Merging 2 databases on different platforms has long been my interest too, but I have found the RootsMagic tools rather insufficient so far. But while you can upload an RM database to Ancestry, trying to merge them there is unworkable, as you will have to pull one individual at a time, one fact at a time, one source at a time. RM does have tools but several of them are not ready for use. Duplicate checking and the Compare Files tool seem to have been done in a hurry, with only an exact string match to locate matches and very poor and incomplete merging functions. However the Drag and Drop works well, for what it does.
My current thinking is to download the Ancestry tree to a new RM tree, and check each record for issues, then decide which database is more important, and shelve the other for serious work, for now.
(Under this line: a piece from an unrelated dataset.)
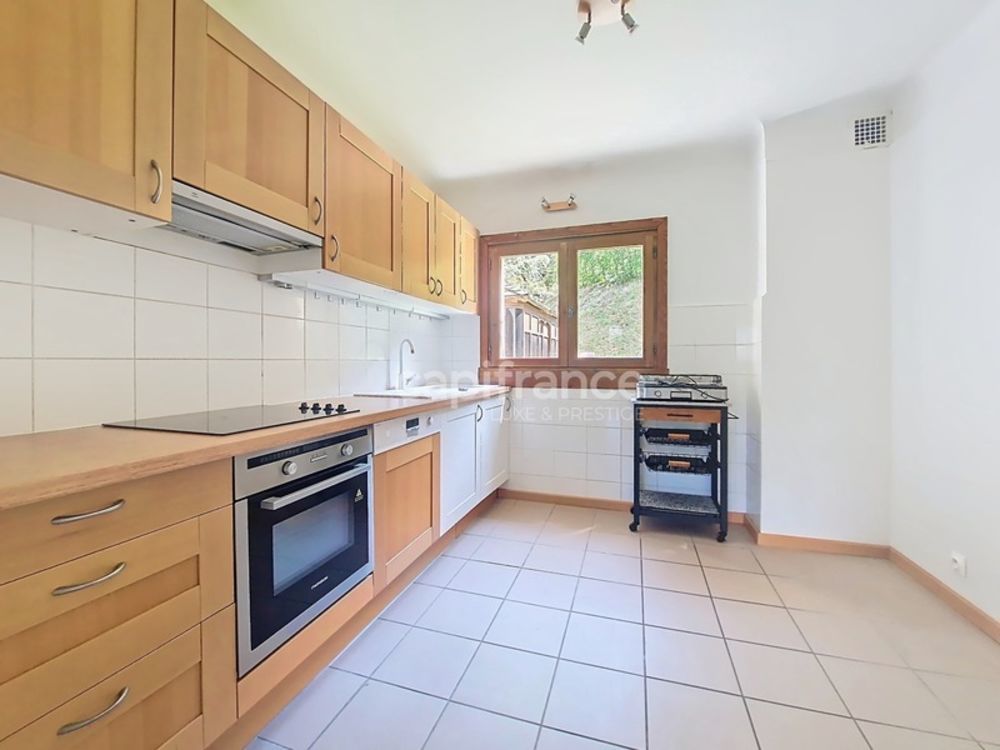 � vendre  Chalet Saint-Gervais-les-Bains (74170)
Then when I have time (overloaded with little projects currently), use Drag and Drop on whole branches of the shelved tree to my new primary tree. Afterward, possibly manually, compare and merge or copy over what's missing.
As to Compare Files and Duplicate Checking, there's 2 parts to merging records - first the identification of the records that match, then the merging of those 2 records. The RM developer does good work normally, but clearly was in a hurry here, and only provided a quick and dirty rudimentary dup finding function, basically nothing more than a little normalization of the person's name then an exact string match, which can only work if the names were entered exactly the same way, and with the same tool. As I'm sure you have found out, different tools handle things like nicknames, maiden names, prefixes and suffixes differently. So even though you think you've entered the same persons the same way, they will often not match here. I often enter nicknames when possible, and that's my main reason for so many identical persons not being identified as matches. I think I only had about 20% to 30% of the identical persons match. I suspect the RM developer only did a quicky to help merge records that came from the same database back together, which *is* an important function, then hoped to get back to this when he had more time. Due to the current crunch, that's probably very low in priority just now.
A quick way that would help immensely would be to match on birth date, where month and day exist. Just matching on that would have raised my match percentage to better than 80%, perhaps better than 90%.
But the right way to do it, when he has time, is to use true fuzzy matching algorithms, something I've spent quite a bit of time on, way back. For each data type you develop normalization routines that ensure you are always comparing apples to apples, no matter how someone has entered it. Then you develop strategies for identifying potential matches, then fuzzy comparison routines for each data type, that score the degree of matching, and add the scores together to determine a record matching score. You set a low score, below which it's 'not a match', a high score above which is a 'clear match', and the rest are for the user to review and confirm or reject. Development of this kind of strategy takes time, requires lots of testing, feedback, and tweaking of the scoring and algorithms. But I was able to get records to match and merge that had absolutely no exact matching fields, in the tougher field of library cataloging, merging poor quality locally entered records into high quality OCLC, UTLAS, MARCive, LC, etc. records, with hundreds of field types and many ways to enter things and very different quality levels.